Dataset records
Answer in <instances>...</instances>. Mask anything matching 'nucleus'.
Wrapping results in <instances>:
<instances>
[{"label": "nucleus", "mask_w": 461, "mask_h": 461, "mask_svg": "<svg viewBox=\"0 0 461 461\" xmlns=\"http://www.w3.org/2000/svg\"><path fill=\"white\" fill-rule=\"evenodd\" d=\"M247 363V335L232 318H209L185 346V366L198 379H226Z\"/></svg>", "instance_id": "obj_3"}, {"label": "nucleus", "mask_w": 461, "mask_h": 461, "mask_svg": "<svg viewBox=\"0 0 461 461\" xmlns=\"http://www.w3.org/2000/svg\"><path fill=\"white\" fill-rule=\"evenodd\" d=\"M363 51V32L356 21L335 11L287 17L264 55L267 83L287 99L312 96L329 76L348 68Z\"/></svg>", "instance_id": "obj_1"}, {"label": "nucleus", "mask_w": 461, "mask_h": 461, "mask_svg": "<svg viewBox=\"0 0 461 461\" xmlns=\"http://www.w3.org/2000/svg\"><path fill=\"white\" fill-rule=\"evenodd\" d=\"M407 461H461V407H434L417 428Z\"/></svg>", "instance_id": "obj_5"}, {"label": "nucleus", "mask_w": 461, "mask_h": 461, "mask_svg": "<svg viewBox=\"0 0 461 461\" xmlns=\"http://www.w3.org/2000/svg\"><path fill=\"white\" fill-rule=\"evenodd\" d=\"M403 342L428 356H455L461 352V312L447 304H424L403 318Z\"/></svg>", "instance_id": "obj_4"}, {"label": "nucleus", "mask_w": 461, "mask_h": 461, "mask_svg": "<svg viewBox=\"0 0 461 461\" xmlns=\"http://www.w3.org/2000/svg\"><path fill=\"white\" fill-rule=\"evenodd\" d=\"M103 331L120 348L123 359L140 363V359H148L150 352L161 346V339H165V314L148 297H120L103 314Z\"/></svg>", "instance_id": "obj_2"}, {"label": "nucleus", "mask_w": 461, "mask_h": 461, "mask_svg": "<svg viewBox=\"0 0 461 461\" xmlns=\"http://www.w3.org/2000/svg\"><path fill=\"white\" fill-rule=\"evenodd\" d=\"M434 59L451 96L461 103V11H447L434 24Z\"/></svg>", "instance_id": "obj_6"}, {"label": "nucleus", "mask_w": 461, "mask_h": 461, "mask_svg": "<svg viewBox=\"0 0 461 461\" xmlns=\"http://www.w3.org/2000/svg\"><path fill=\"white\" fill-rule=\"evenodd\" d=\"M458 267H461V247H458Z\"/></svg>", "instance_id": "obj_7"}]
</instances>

§ **Task directions**:
Please list each line in the items above that contains the string "instances". Case counts.

§ **Response to the task**:
Answer in <instances>...</instances>. Mask anything matching 'nucleus'.
Wrapping results in <instances>:
<instances>
</instances>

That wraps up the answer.